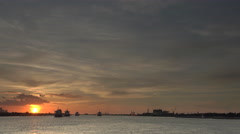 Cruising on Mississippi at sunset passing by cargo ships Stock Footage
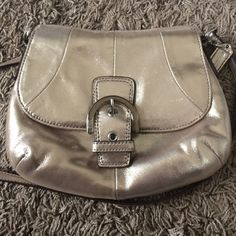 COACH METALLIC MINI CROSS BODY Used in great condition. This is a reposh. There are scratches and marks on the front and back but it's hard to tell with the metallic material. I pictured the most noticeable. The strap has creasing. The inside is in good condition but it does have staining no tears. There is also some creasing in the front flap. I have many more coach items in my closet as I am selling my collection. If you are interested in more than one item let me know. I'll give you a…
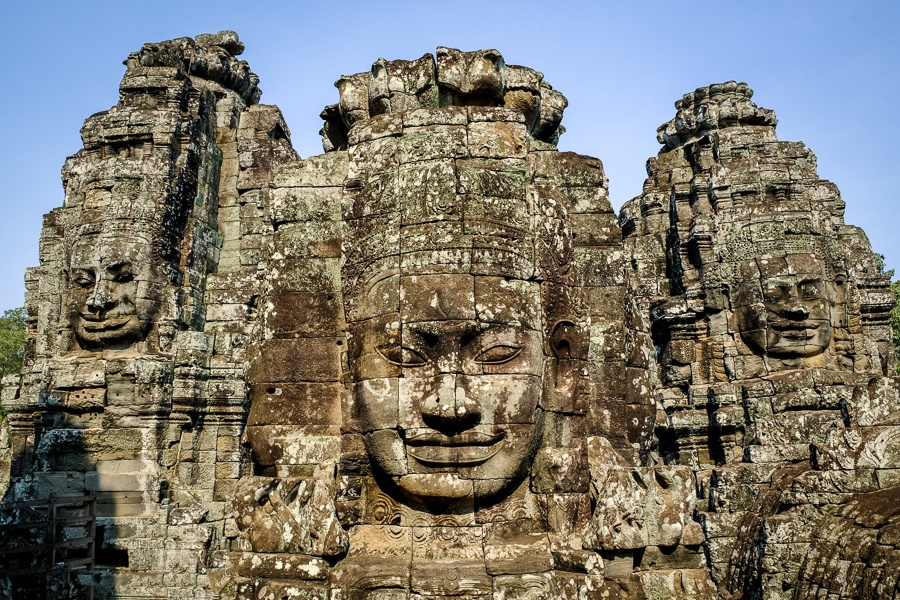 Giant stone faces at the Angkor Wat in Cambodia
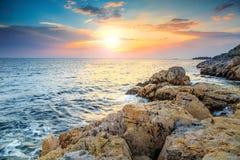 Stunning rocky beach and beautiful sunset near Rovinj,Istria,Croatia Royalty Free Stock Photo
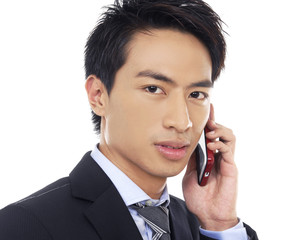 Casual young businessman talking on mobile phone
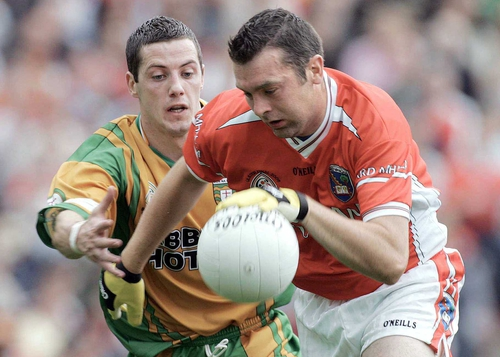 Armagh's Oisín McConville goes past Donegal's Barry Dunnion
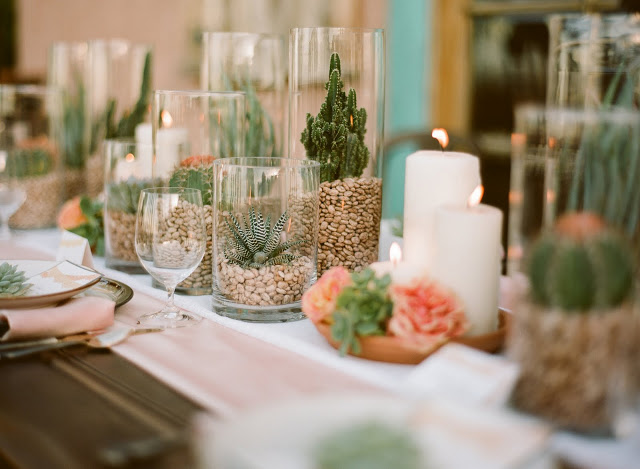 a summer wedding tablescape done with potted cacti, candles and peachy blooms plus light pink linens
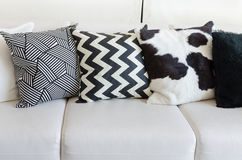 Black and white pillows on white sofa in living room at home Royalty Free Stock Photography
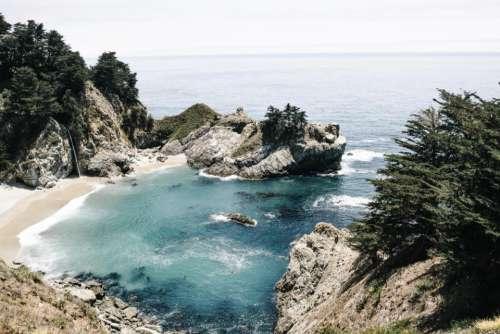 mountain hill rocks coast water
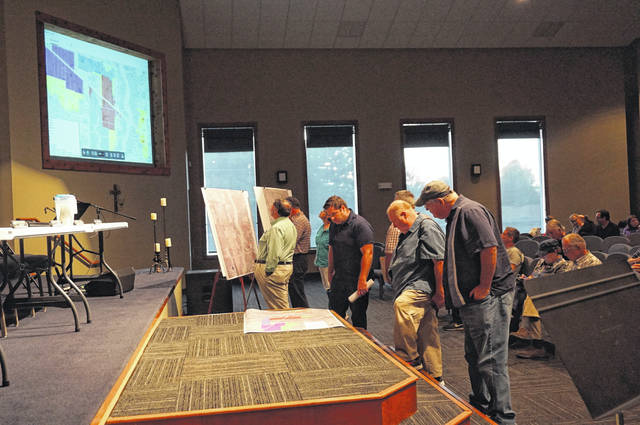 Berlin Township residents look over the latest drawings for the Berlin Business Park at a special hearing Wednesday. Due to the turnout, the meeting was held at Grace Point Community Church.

+ + + + +

__EXERCISE BRIEF__
Your answer must be the lines from the one containing "Armagh's Oisín McConville" through the final line of the entries, duplicated exactly, with both ends kept and all pictures left out.

__COMPLETED EXERCISE__
 Armagh's Oisín McConville goes past Donegal's Barry Dunnion
 a summer wedding tablescape done with potted cacti, candles and peachy blooms plus light pink linens
 Black and white pillows on white sofa in living room at home Royalty Free Stock Photography
 mountain hill rocks coast water
 Berlin Township residents look over the latest drawings for the Berlin Business Park at a special hearing Wednesday. Due to the turnout, the meeting was held at Grace Point Community Church.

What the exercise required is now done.